El error fue confiar en que “las escenas del caos” serían más intimidantes para la población que las “escenas de represión”. Hasta que podrían traducir el efecto político de las primeras en respaldo masivo de las segundas. Pero fue justamente una de esas expresiones callejeras la que marcó el comienzo del fin del horizonte de acumulación política del gobierno: la de diciembre de 2017, cuando la movilización social hizo caer la sesión donde se intentaba aprobar la reforma previsional. También aparecieron esa noche las “escenas de cacerolazos”. Mostró la primera imagen callejera de una indignación “civil” que no se pudo procesar con facilidad como “agitación” de sectores políticos o sindicales. Lo que siguió es conocido. El hartazgo se les volvió en contra. Y es cercano el recuerdo de la heladera llena, el valor del sueldo y las vacaciones disponibles. No lo conjura la invitación sentida al martirologio ciudadano. Sumado a elecciones provinciales donde no funcionó la estrategia de “retener lo que se tuvo”, y tuvieron que festejar amargamente las victorias no kirchneristas como si los votos que la alimentaron en su desbandada todavía guardaran la posibilidad de un retorno en las elecciones nacionales. Son secuencias de un final desordenado.

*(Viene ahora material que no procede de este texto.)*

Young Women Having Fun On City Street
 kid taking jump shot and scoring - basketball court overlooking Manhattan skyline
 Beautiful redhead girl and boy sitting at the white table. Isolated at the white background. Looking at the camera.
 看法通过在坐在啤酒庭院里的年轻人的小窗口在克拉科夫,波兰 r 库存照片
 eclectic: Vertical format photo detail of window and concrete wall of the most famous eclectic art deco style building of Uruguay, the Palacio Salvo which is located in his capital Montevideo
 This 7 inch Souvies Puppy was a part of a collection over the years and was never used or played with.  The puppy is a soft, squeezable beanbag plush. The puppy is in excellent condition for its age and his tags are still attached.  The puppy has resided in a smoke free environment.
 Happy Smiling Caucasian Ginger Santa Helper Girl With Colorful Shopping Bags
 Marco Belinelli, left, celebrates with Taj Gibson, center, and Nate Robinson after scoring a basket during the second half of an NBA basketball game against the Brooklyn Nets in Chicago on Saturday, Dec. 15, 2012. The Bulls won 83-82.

Mientras el exministro Roberto Lavagna busca ser elegido candidato único por aclamación opositora, Sergio Massa y Juan Manuel Urtubey, de Alternativa Federal, se reúnen a cenar con Daniel Vila, empresario de medios; Sebastián Eskenazi, heredero petrolero; Rodolfo D’Onofrio, aspirante deportivo; Facundo Manes, neurólogo radical; y Marcelo Tinelli, industrial del espectáculo. Una parte selecta del “círculo rojo” con largas amistades y propósitos en común. El primer peldaño es junio, el anuncio de las candidaturas. El gran escollo, la provincia de Buenos Aires, donde solo Cristina Fernández tiene lo propio. A pesar de las múltiples utilidades que todos ven en la Reforma, con Massa están sus mentores y los de la ley del Arrepentido. El instrumento que destrabó el desparramo. Todos se apuntan para usufructuar los errores de un gobierno que perdió la iniciativa y la creatividad de la que gozó fugazmente. El espacio discursivo de la Reforma es, para esos fines, una buena plataforma de proyección. Seguridad maridada con arreglo financiero.
Del inédito alineamiento de 2015 se erosionó fatalmente la base de alianzas. Y el presidente tiene que apurarse a atajar los afanes de autonomía de los aliados. Los proyectos alternativos. La desconfianza extrema. La imperiosa urgencia por confirmar diariamente su candidatura. Los efectos del caso D’ Alessio hicieron desbordar las napas por donde circula el poder del que el gobierno hizo abuso. Y varios de los incomodados son actores cardinales. Vueltos que se cobran y se pagan. Pero cualquiera puede servirse de la Reforma para dar esa última batalla por los indecisos. Una jugada que redobla los alcances de algo que salió mal para que no parezca tanto. Y, finalmente, reordenar la tropa. Aunque solo quede la de uniforme.